§ **Exercise requirements**
No pictures, nothing altered: return the data below.

Caption-style text data:

□ □ □ □

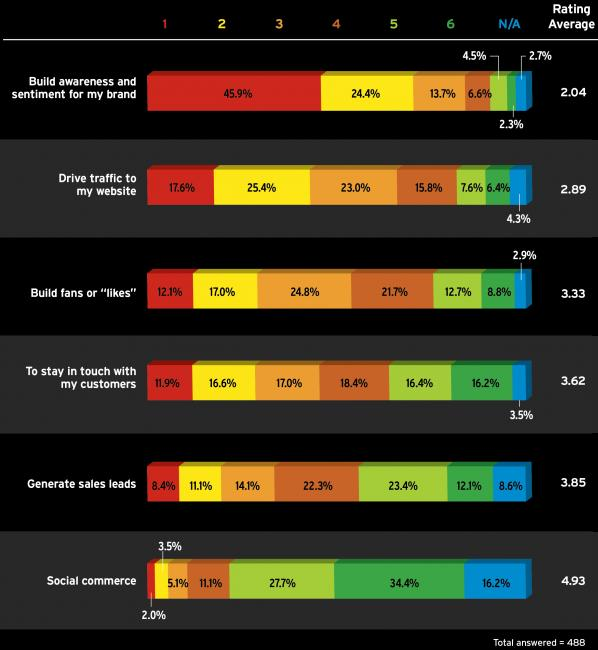Risultati del sondaggio di Ad Age e Citigroup sulla pubblicità su Facebook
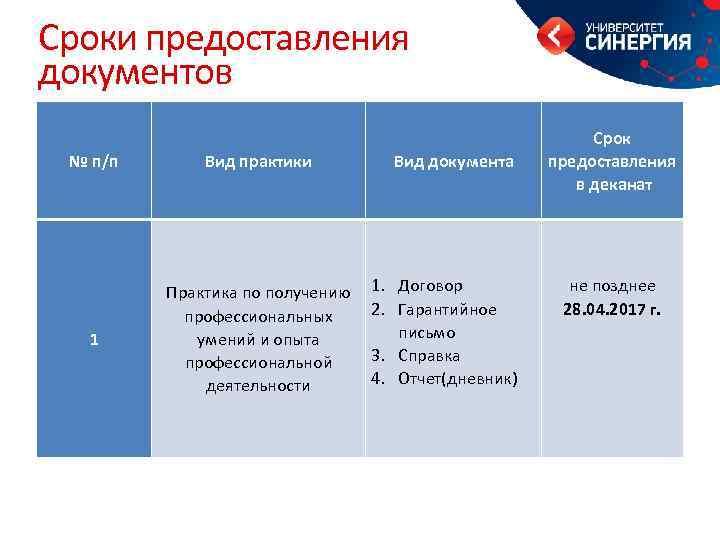 Сроки предоставления документов № п/п Вид практики 1 Практика по получению профессиональных умений и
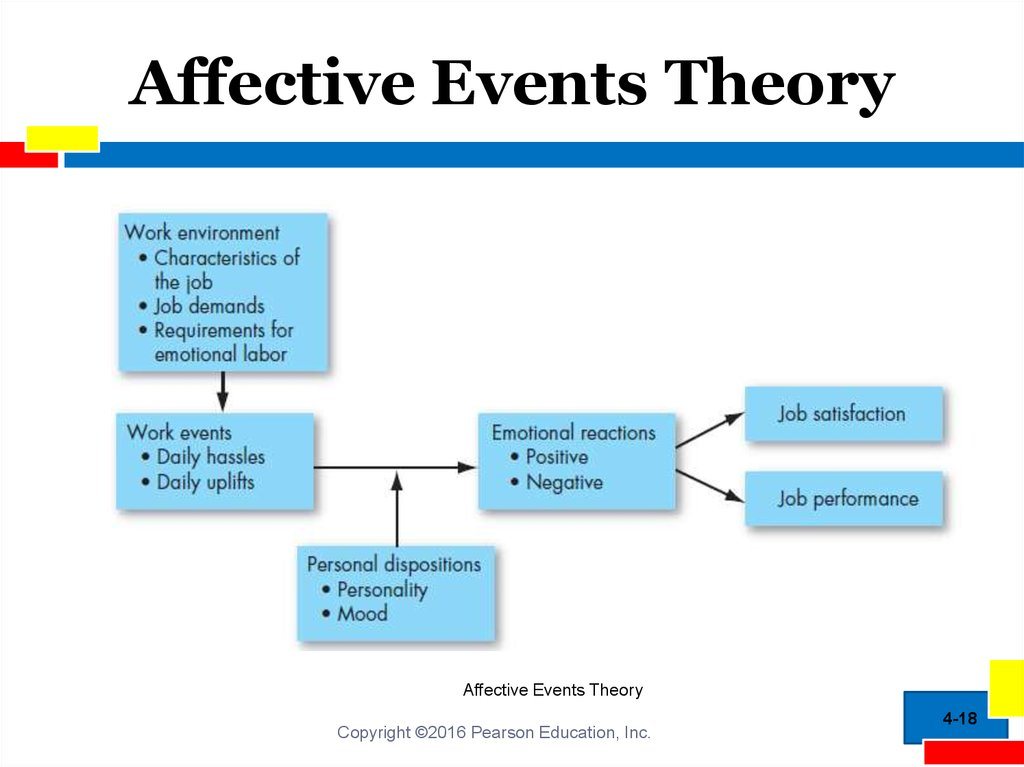 what is affective events theory what are its applications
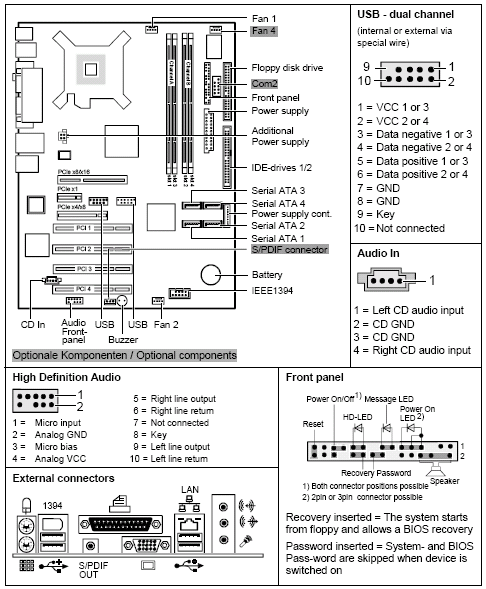Informationen zum Fujitsu-Siemens-Mainboard D2175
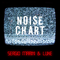 NOISE CHART 046 - Sergio Marini & Luke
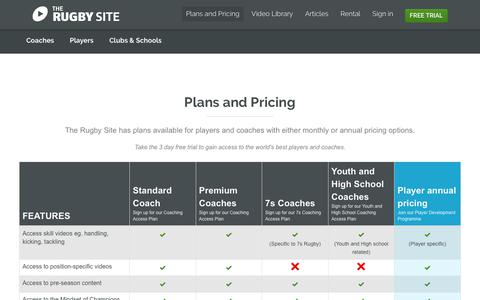 Screenshot of Trial Page Pricing Page therugbysite.com - Get access to rugby coaching videos by the world's best coaches and players | The Rugby Site - captured Nov. 17, 2017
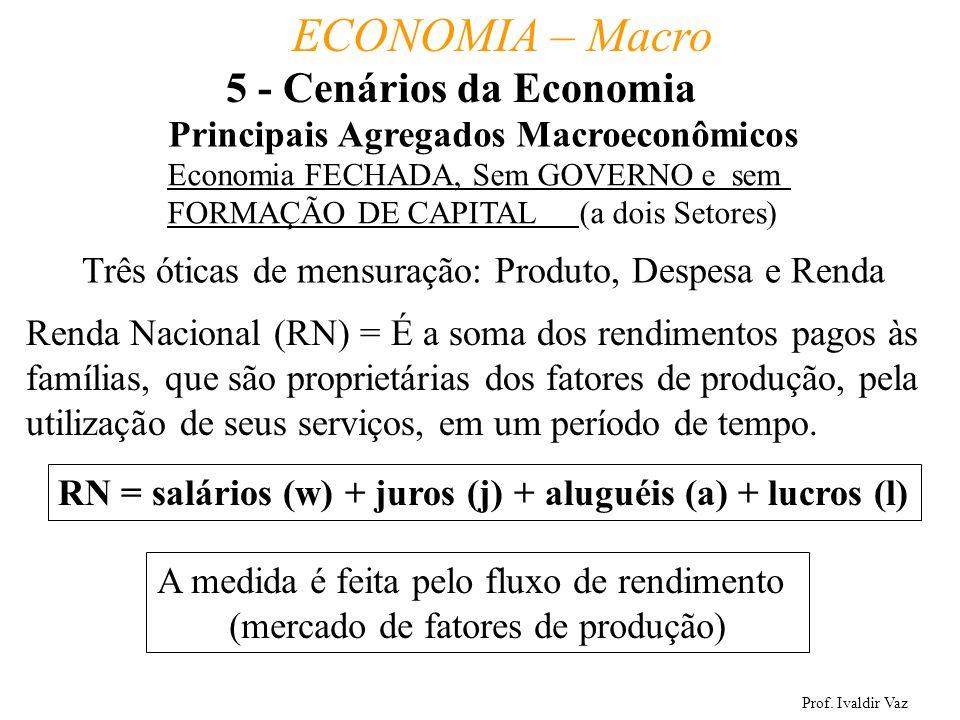 Prof. Ivaldir Vaz ECONOMIA – Macro 35 Três óticas de mensuração: Produto, Despesa e Renda Renda Nacional (RN) = É a soma dos rendimentos pagos às famí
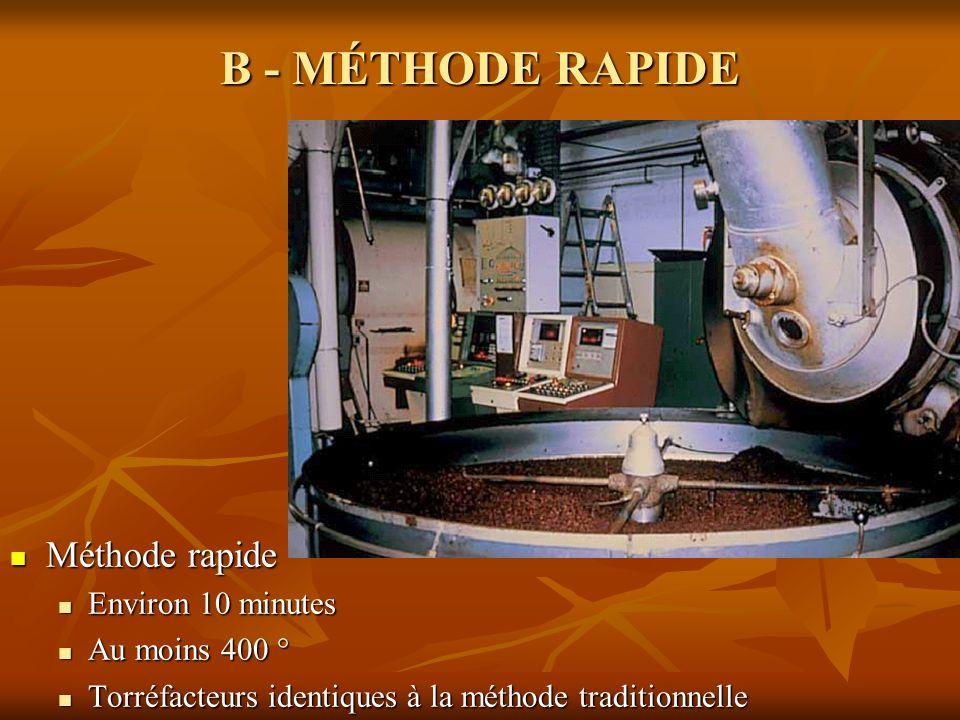 B - MÉTHODE RAPIDE Méthode rapide Environ 10 minutes Au moins 400 °
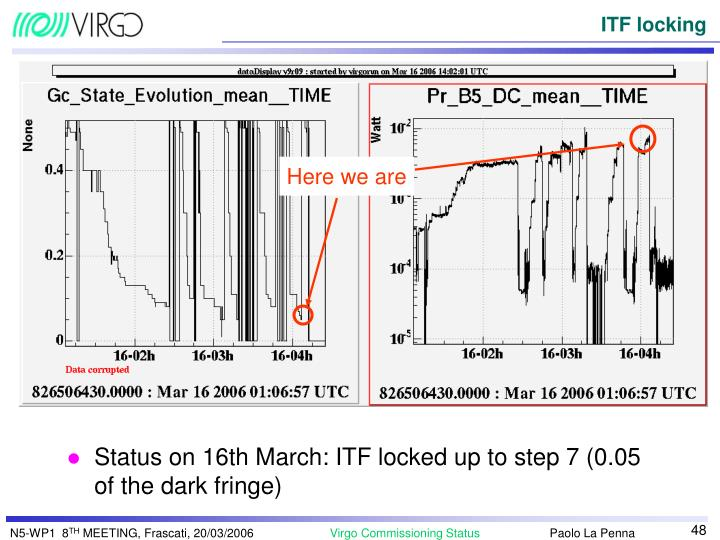Status on 16th March: ITF locked up to step 7 (0.05 of the dark fringe)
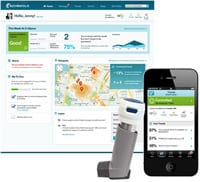 Remote Bronchodilator Monitoring Improved Asthma Control
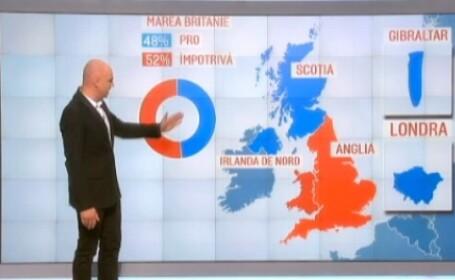 Analiza Catalin Radu Tanase. Cum s-a schimbat peste noapte rezultatul referendumului din Marea Britanie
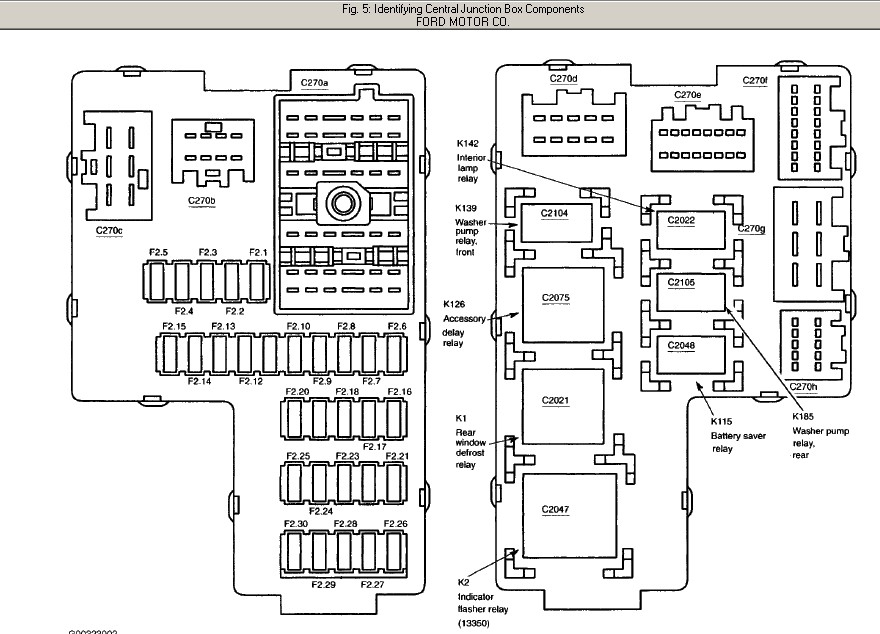 2002 Ford Explorer Fuse Box Location. 2002. Automotive Wiring Diagrams with regard to 2004 Explorer Fuse Box Location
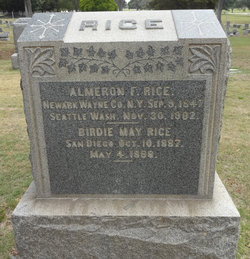 Birdie May Rice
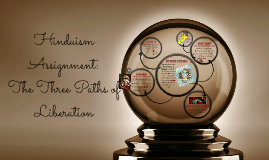 Hinduism Assignment – The Three Paths of Liberation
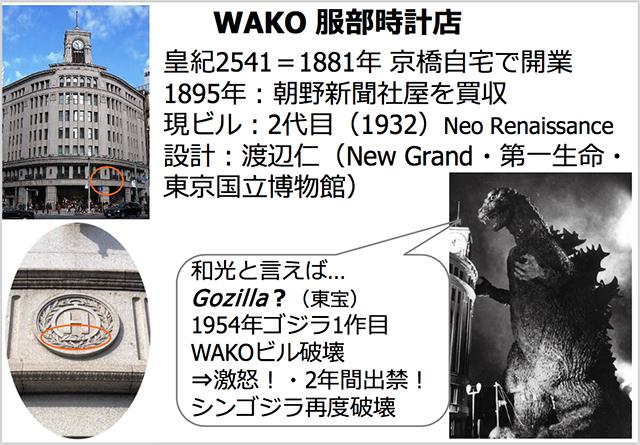 【ガイドの思い出】WAKO 服部さん時計店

□ □ □ □

§ **Answer to this exercise**
Risultati del sondaggio di Ad Age e Citigroup sulla pubblicità su Facebook
 Сроки предоставления документов № п/п Вид практики 1 Практика по получению профессиональных умений и
 what is affective events theory what are its applications
Informationen zum Fujitsu-Siemens-Mainboard D2175
 NOISE CHART 046 - Sergio Marini & Luke
 Screenshot of Trial Page Pricing Page therugbysite.com - Get access to rugby coaching videos by the world's best coaches and players | The Rugby Site - captured Nov. 17, 2017
 Prof. Ivaldir Vaz ECONOMIA – Macro 35 Três óticas de mensuração: Produto, Despesa e Renda Renda Nacional (RN) = É a soma dos rendimentos pagos às famí
 B - MÉTHODE RAPIDE Méthode rapide Environ 10 minutes Au moins 400 °
Status on 16th March: ITF locked up to step 7 (0.05 of the dark fringe)
 Remote Bronchodilator Monitoring Improved Asthma Control
 Analiza Catalin Radu Tanase. Cum s-a schimbat peste noapte rezultatul referendumului din Marea Britanie
 2002 Ford Explorer Fuse Box Location. 2002. Automotive Wiring Diagrams with regard to 2004 Explorer Fuse Box Location
 Birdie May Rice
 Hinduism Assignment – The Three Paths of Liberation
 【ガイドの思い出】WAKO 服部さん時計店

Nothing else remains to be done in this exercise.